**Supplied data:**
⁂

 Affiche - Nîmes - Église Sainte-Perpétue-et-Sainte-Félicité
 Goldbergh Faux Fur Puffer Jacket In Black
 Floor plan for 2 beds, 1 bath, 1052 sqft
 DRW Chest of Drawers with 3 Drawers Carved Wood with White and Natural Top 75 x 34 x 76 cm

⁂

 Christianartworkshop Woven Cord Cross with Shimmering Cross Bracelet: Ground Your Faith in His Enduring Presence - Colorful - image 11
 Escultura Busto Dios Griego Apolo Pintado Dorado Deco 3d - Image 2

⁂

**How to complete this task:**
Turn the rows from the line with "Affiche - Nîmes" up to and including the line with "DRW Chest of" into a Markdown table with the columns Number and Text, leaving out any blank lines.

**Reply:**
| Number | Text |
|---|---|
| 1 |  Affiche - Nîmes - Église Sainte-Perpétue-et-Sainte-Félicité |
| 2 |  Goldbergh Faux Fur Puffer Jacket In Black |
| 3 |  Floor plan for 2 beds, 1 bath, 1052 sqft |
| 4 |  DRW Chest of Drawers with 3 Drawers Carved Wood with White and Natural Top 75 x 34 x 76 cm |